Mujica a également déclaré : « Je ne veux pas avoir de personnes âgées en prison. Des vieillards de 75 ou 80 ans. Mais pas seulement les militaires, aucun prisonnier de cet âge ».
En 2011, alors que l’abrogation de la loi sur l’impunité devait être votée, José Mujica a fait campagne contre cette loi avec l’approbation des auteurs de violations des droits de l’homme, dont la grande majorité est restée impunie. Mujica était donc l’évêque qu’il fallait pour développer une action délibérée en faveur de l’oubli et du pardon.
Le FA n’a pas gouverné pour rechercher la vérité et la justice, mais pour amener les citoyens aux urnes lors des élections, afin de rester au pouvoir et de créer des postes de confiance et rémunérés, qui leur permettent de rester en place pour structurer un appareil qui leur est favorable.
Cependant, le parcours de Mujica n’a pas été exempt de critiques sévères de la part de nombreux anciens compagnons du mouvement Tupamaros, y compris certains des neuf qui ont partagé la prison avec lui. C’est le cas du défunt dirigeant Jorge Zabalza :
« En plus de s’embrasser avec des anacondas états-uniens, il fait passer le message qu’il est acceptable de vendre son âme au diable pour un quart de kilo de viande hachée. Il désidéologise. Il décourage. Il produit des esprits mercantiles. Et ensuite, il se plaint que la jeunesse est consumériste. »
Les balles qui les ont tués me font encore mal au ventre, et leurs esprits maintiennent le mien en état de révolte. Les disparus et les assassinés sont, pour certains d’entre nous, une force matérielle, un élan, un message de valeurs altruistes, un encouragement moral à ne pas transiger avec les idées et les valeurs de l’ennemi de classe et à continuer à chercher des moyens de faire la révolution.
Il est clair que pour Mujica, Huidobro et d’autres, les disparus et les assassinés sont également une force matérielle, mais dans le sens contraire. Celle qui freine. Celle qui empêche de repenser les révolutions. Celle de la peur de la lutte », a déclaré Zabalza en 2020.

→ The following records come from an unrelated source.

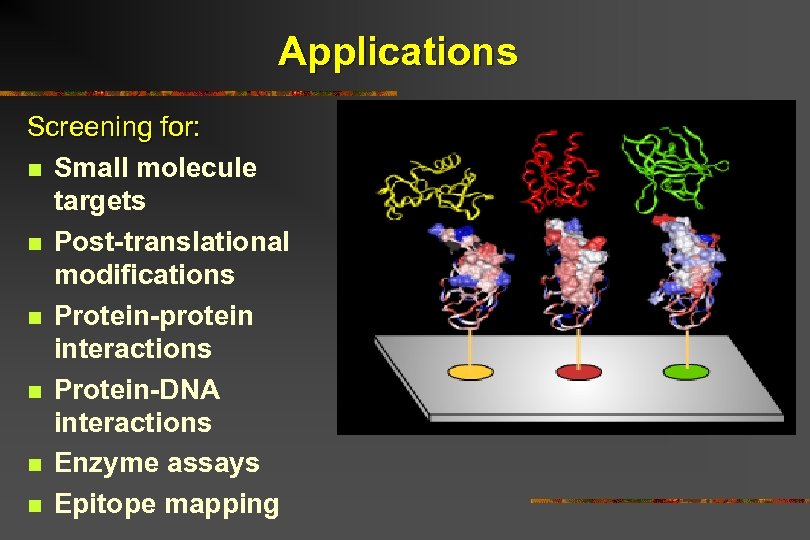 Applications

Screening for:

- Small molecule targets
- Post-translational modifications
- Protein-protein interactions
- Protein-DNA interactions
- Enzyme assays
- Epitope mapping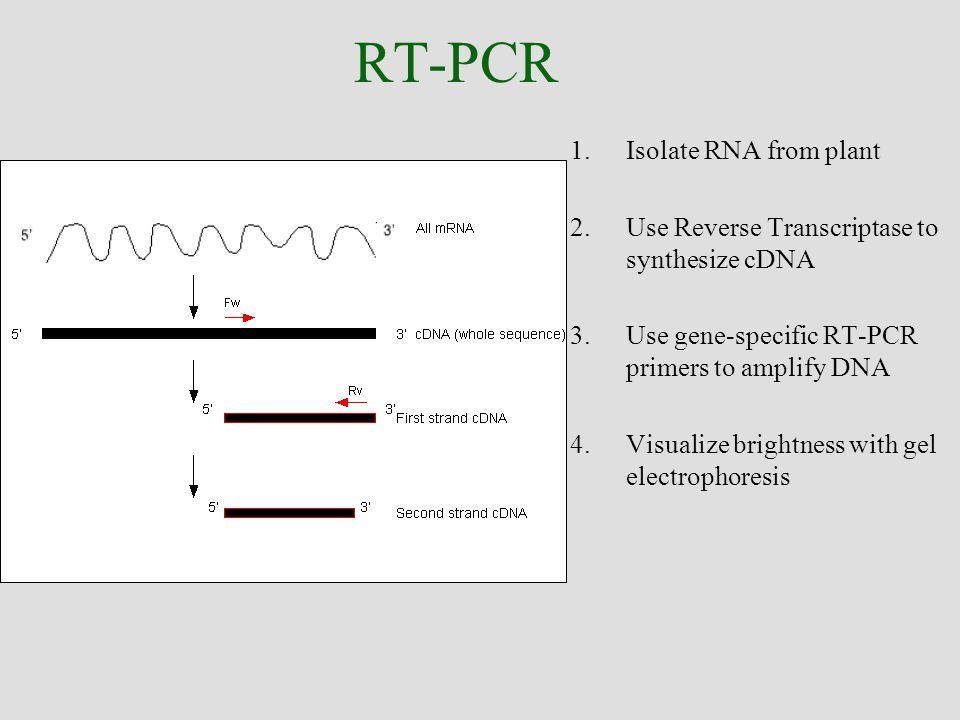 RT-PCR

5' 3' All mRNA

Fw

5' 3' cDNA (whole sequence)

Rv

5' 3' First strand cDNA

5' 3' Second strand cDNA

1. Isolate RNA from plant

2. Use Reverse Transcriptase to synthesize cDNA

3. Use gene-specific RT-PCR primers to amplify DNA

4. Visualize brightness with gel electrophoresis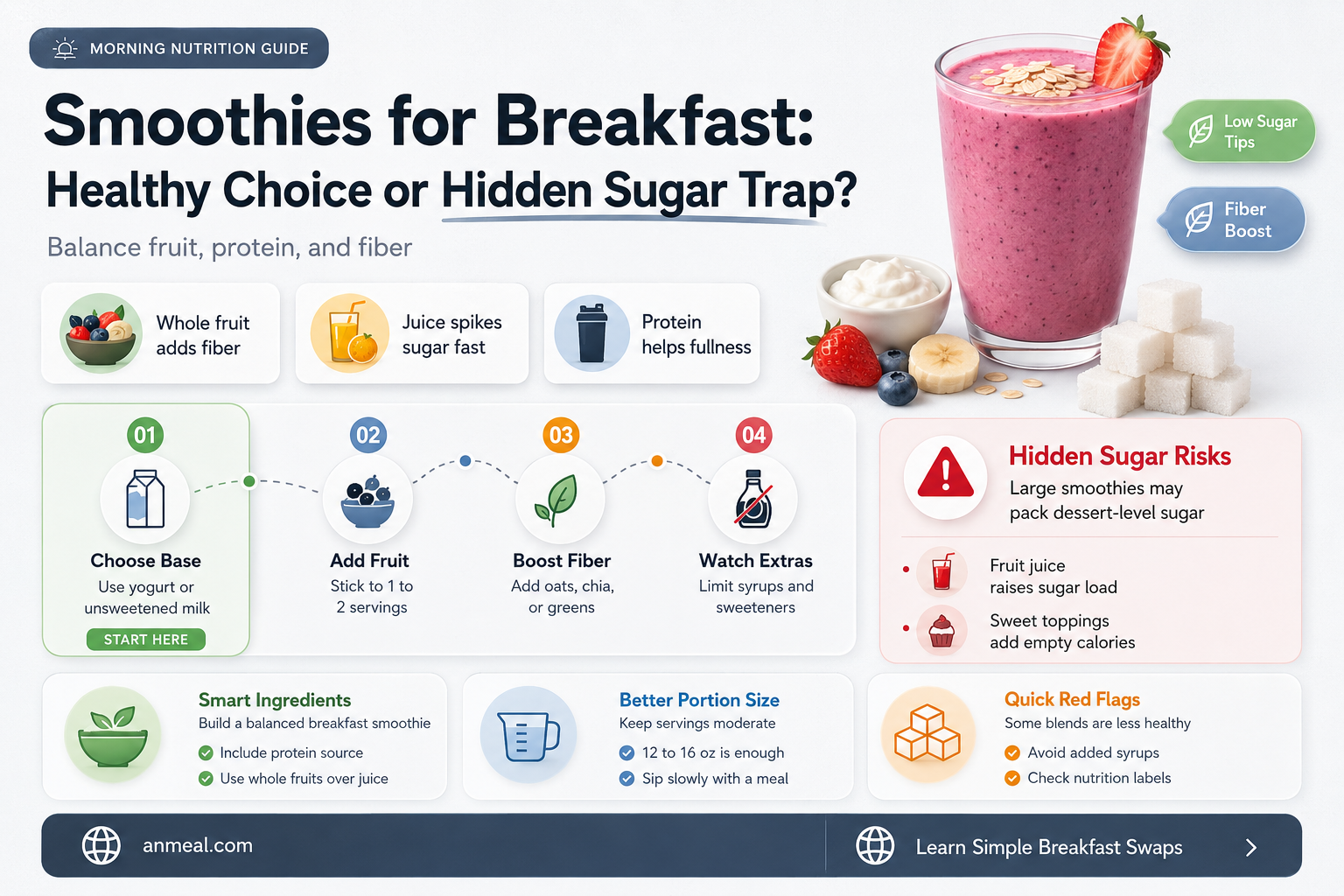 MORNING NUTRITION GUIDE

Smoothies for Breakfast:
Healthy Choice or Hidden Sugar Trap?

Balance fruit, protein, and fiber

Low Sugar Tips

Fiber Boost

Whole fruit adds fiber

Juice spikes sugar fast

Protein helps fullness

01
Choose Base
Use yogurt or unsweetened milk
START HERE

02
Add Fruit
Stick to 1 to 2 servings

03
Boost Fiber
Add oats, chia, or greens

04
Watch Extras
Limit syrups and sweeteners

Hidden Sugar Risks
Large smoothies may pack dessert-level sugar

Fruit juice raises sugar load

Sweet toppings add empty calories

Smart Ingredients
Build a balanced breakfast smoothie
Include protein source
Use whole fruits over juice

Better Portion Size
Keep servings moderate
12 to 16 oz is enough
Sip slowly with a meal

Quick Red Flags
Some blends are less healthy
Avoid added syrups
Check nutrition labels

anmeal.com

Learn Simple Breakfast Swaps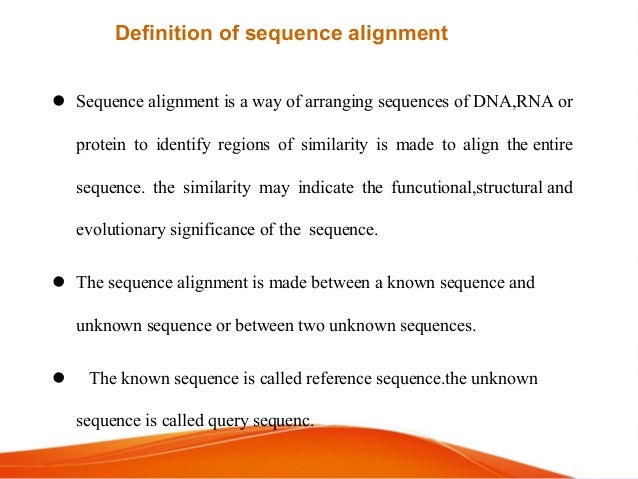 Definition of sequence alignment

● Sequence alignment is a way of arranging sequences of DNA,RNA or protein to identify regions of similarity is made to align the entire sequence. the similarity may indicate the funcutional,structural and evolutionary significance of the sequence.

● The sequence alignment is made between a known sequence and unknown sequence or between two unknown sequences.

● The known sequence is called reference sequence.the unknown sequence is called query sequenc.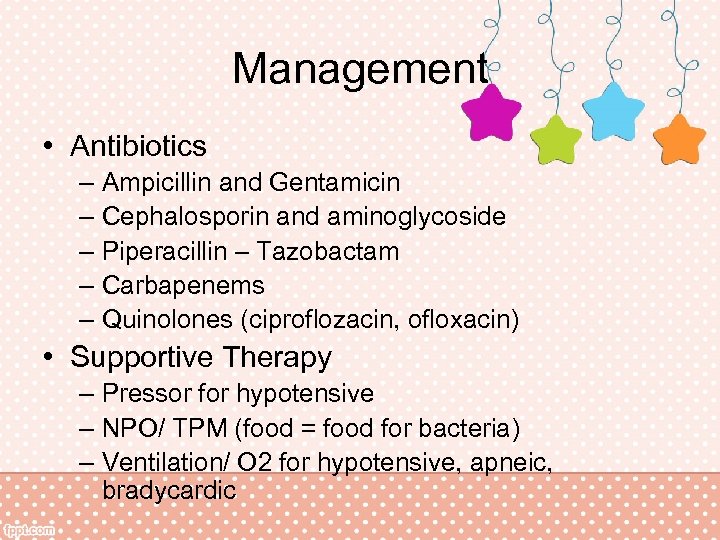 Management

• Antibiotics
– Ampicillin and Gentamicin
– Cephalosporin and aminoglycoside
– Piperacillin – Tazobactam
– Carbapenems
– Quinolones (ciproflozacin, ofloxacin)

• Supportive Therapy
– Pressor for hypotensive
– NPO/ TPM (food = food for bacteria)
– Ventilation/ O2 for hypotensive, apneic, bradycardic

fppt.com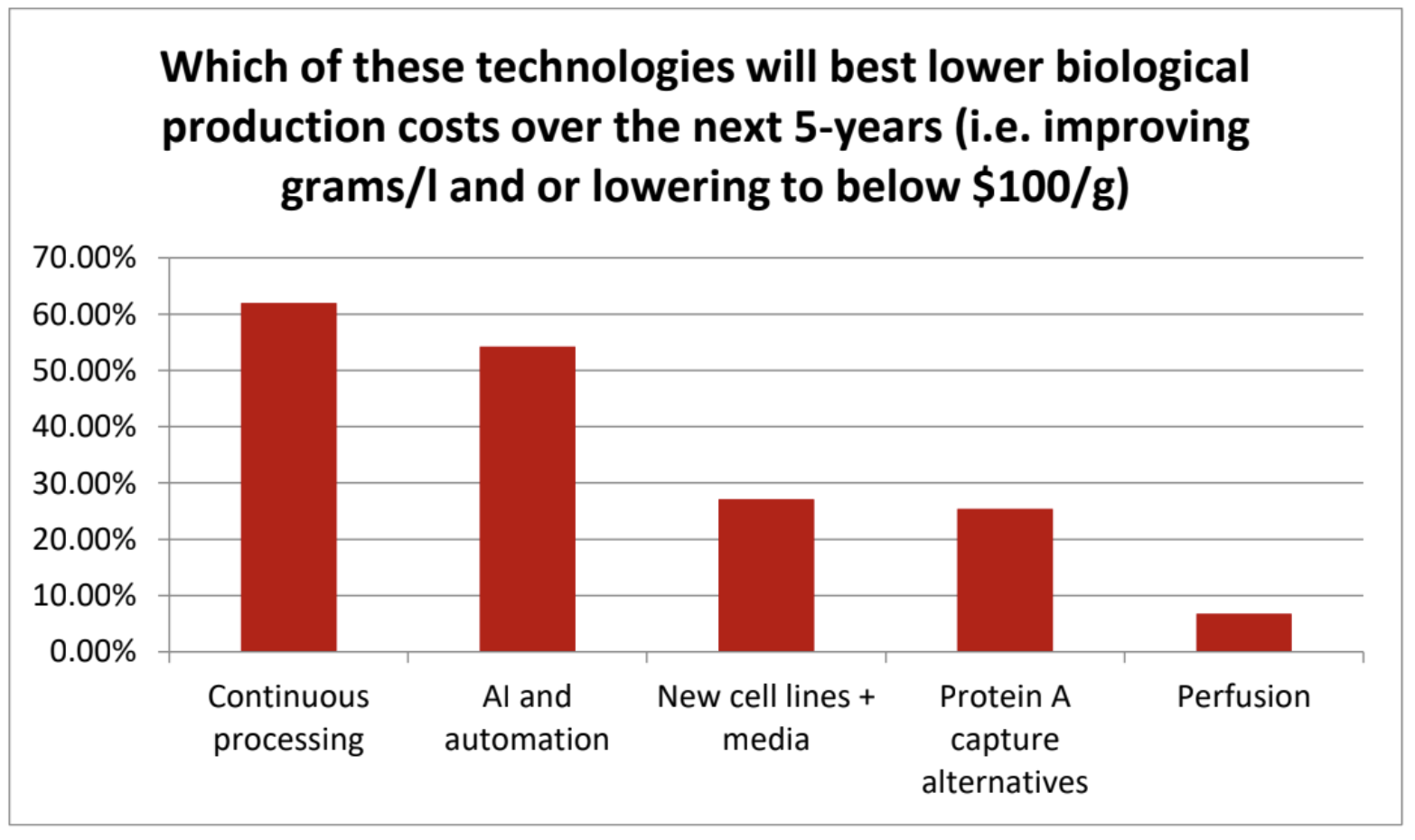 Which of these technologies will best lower biological production costs over the next 5-years (i.e. improving grams/l and or lowering to below \$100/g)

70.00%
60.00%
50.00%
40.00%
30.00%
20.00%
10.00%
0.00%

Continuous processing
AI and automation
New cell lines + media
Protein A capture alternatives
Perfusion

Le fondateur du mouvement Tupamaros, Julio Marenales, a également déclaré à propos de « Pepe » : « Cela fait des années qu’il n’a pas parlé à Mujica, c’est un showman international, c’est son problème. Je n’ai rien à voir avec cette façon de penser ». À propos du MLN, il a déclaré : « Nous, au MLN, nous sommes apparus comme une organisation antisystème, mais aujourd’hui, tous les signaux donnés par les Tupamaros indiquent une acceptation totale du système capitaliste dépendant ».
Lorsque José Mujica a annoncé sa retraite en 2020, l’hommage que lui a rendu l’ensemble de la bourgeoisie a été unanime et a marqué de manière incontestable l’abandon de ses anciennes prétentions révolutionnaires. Sous le gouvernement de Luis Lacalle Pou, José Mujica s’est mis au service du gouvernement blanc et s’est même rendu avec Lacalle au Brésil « pour lui donner un coup de main » dans ses relations avec Lula. Lors du référendum sur la sécurité sociale, Mujica s’est opposé au « oui », qui visait à supprimer les AFAP, à maintenir l’âge de la retraite à 60 ans et à augmenter les retraites minimales.
Enfin, nous estimons opportun de souligner que cet article vise à contribuer au débat nécessaire sur une figure emblématique qui s’est progressivement déclarée défenseur d’un « capitalisme humain », abandonnant l’objectif et la tâche de construire une nouvelle société qui renverse chacun des piliers sur lesquels repose le capitalisme. Pour cette tâche, Mujica est devenu un obstacle en essayant de convaincre les travailleurs avec le faux espoir que le capitalisme pouvait être amélioré. Cela, oui, c’est une véritable utopie.